(Collected data)
## Begin
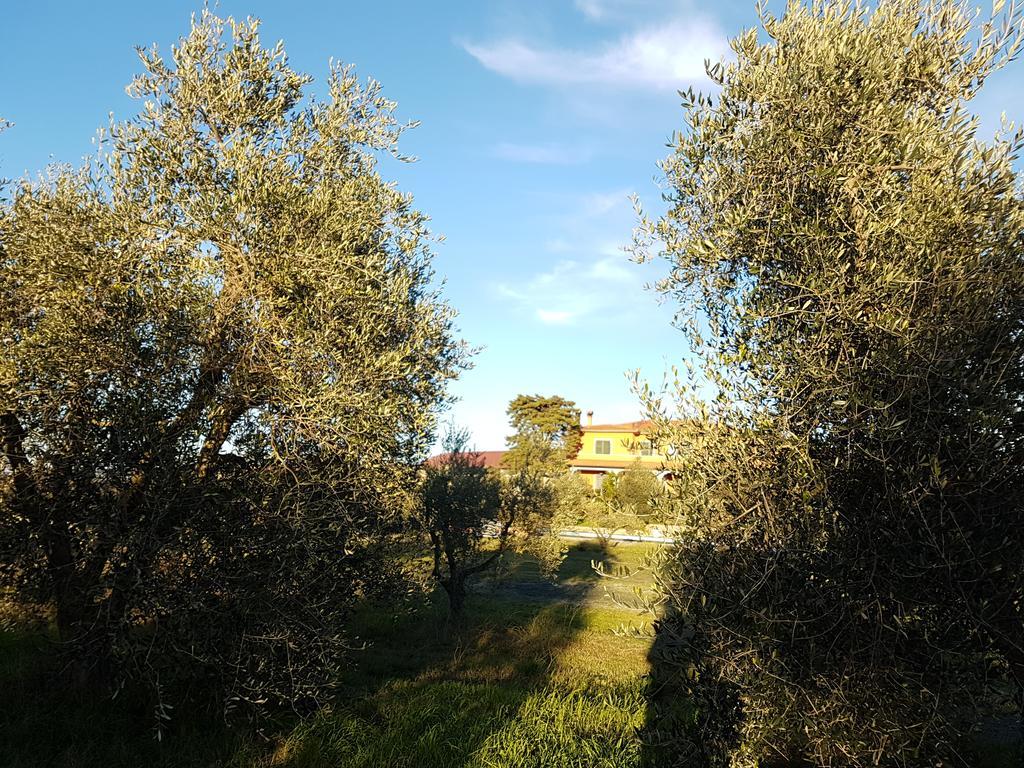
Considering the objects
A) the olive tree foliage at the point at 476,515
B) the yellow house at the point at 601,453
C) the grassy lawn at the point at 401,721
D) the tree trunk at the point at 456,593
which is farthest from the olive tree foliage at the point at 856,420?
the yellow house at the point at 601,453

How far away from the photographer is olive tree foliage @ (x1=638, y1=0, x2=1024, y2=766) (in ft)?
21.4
## End
## Begin
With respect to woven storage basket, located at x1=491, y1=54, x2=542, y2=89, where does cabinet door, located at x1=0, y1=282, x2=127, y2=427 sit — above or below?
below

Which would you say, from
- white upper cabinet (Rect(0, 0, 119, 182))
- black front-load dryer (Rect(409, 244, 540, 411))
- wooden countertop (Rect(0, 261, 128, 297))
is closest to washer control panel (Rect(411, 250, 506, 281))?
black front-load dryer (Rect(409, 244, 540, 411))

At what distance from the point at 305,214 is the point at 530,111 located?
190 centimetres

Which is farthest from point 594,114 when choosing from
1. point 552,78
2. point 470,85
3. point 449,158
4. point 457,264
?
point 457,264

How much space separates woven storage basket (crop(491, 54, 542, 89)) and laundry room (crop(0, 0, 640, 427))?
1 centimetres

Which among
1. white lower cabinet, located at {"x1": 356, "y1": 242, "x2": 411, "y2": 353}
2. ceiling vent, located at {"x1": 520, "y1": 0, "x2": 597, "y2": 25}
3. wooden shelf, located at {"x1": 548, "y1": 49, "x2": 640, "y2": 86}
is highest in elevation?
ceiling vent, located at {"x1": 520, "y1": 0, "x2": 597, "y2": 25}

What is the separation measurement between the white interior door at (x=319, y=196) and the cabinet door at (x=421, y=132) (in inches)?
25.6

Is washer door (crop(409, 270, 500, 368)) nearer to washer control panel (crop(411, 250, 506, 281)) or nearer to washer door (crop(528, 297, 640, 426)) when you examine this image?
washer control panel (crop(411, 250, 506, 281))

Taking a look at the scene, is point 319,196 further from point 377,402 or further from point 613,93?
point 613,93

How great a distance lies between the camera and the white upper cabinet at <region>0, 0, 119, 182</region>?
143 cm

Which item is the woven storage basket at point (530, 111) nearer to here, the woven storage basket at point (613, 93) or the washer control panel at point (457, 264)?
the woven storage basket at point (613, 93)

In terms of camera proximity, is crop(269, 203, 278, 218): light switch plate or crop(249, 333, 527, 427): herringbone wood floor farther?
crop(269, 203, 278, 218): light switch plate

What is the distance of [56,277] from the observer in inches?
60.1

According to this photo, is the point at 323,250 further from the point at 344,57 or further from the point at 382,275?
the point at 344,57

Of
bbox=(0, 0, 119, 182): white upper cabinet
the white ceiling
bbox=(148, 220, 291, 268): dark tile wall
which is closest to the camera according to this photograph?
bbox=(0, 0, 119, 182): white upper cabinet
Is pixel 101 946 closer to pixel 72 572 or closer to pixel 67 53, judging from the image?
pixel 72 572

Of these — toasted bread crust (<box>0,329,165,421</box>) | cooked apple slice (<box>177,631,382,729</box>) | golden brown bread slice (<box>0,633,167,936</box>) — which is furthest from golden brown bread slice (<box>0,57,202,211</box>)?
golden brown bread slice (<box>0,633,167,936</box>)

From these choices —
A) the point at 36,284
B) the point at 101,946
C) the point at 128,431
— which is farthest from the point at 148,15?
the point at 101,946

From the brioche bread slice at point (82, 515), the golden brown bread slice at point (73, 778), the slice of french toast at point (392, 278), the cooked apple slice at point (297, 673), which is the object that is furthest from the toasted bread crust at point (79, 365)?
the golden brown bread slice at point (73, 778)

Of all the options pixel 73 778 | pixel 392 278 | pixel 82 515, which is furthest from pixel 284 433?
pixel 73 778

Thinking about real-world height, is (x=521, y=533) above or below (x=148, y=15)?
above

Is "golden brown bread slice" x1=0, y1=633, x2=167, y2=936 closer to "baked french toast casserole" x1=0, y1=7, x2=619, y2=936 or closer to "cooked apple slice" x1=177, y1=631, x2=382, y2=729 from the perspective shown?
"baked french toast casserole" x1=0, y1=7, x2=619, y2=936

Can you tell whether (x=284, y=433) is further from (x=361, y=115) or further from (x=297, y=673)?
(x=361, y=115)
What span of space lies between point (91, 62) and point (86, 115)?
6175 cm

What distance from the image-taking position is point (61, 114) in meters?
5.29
## End
▶ [What you are asked to do] Report each line above that contains the word "basket". Case counts.

▶ [Complete response]
With respect to woven storage basket, located at x1=491, y1=54, x2=542, y2=89, where does cabinet door, located at x1=0, y1=282, x2=127, y2=427 sit — above or below?
How much space separates woven storage basket (crop(491, 54, 542, 89)) and laundry room (crop(0, 0, 640, 427))?
Which item is the woven storage basket at point (530, 111) nearer to here, the woven storage basket at point (613, 93) or the washer control panel at point (457, 264)?
the woven storage basket at point (613, 93)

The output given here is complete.